We have to make sure there are failover processes between the two ISPs, and we need to make sure our local devices are configured so that they understand there are two paths to be able to gain access to the internet. But if you spend the time to properly engineer these diverse paths, you’ll now have redundant connections to multiple ISPs, and you’ll be able to failover from one to the other. Of course, diverse paths don’t have to be just to internet service providers. They could be within our own internal network as well.

This is a network that has multiple internet providers, diverse paths into separate firewalls, which also have diverse routers and diverse switches. In this case, we’re connecting to a single load balancer, but we could also engineer multiple load balancers, and ultimately, we have multiple web servers that we connect to. This means we could lose any one of these devices or links and still remain up and running because we have a diverse path that we could follow.
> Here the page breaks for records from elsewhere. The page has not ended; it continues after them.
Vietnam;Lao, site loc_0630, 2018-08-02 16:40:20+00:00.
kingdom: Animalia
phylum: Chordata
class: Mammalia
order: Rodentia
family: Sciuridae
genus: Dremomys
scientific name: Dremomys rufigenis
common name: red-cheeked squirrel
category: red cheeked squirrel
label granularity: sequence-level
We might also be able to implement redundancy using specialized protocols. Let’s take, for example, the first hop redundancy protocol, or FHRP. If you were to look at the default gateway configuration on your local machine, you’ll notice there is a single IP address that is designated as the default gateway. You may already be thinking that if you lose connectivity to that IP address, then you’ve lost connectivity outside of your local subnet.

But if you’re using FHRP, you can configure multiple routers on your local subnet to all work together. If your default gateway on that subnet was to fail, the first hop redundancy protocol would allow another router to take over that IP configuration and act as the default gateway. Another high availability protocol is the virtual router redundancy protocol, or VRRP.

This is a virtual IP address that’s associated with a router, and if that router fails, that virtual IP address is moved to a different router on that same subnet. This allows you to maintain uptime and availability, even if you happen to change the hardware that’s being used as the router.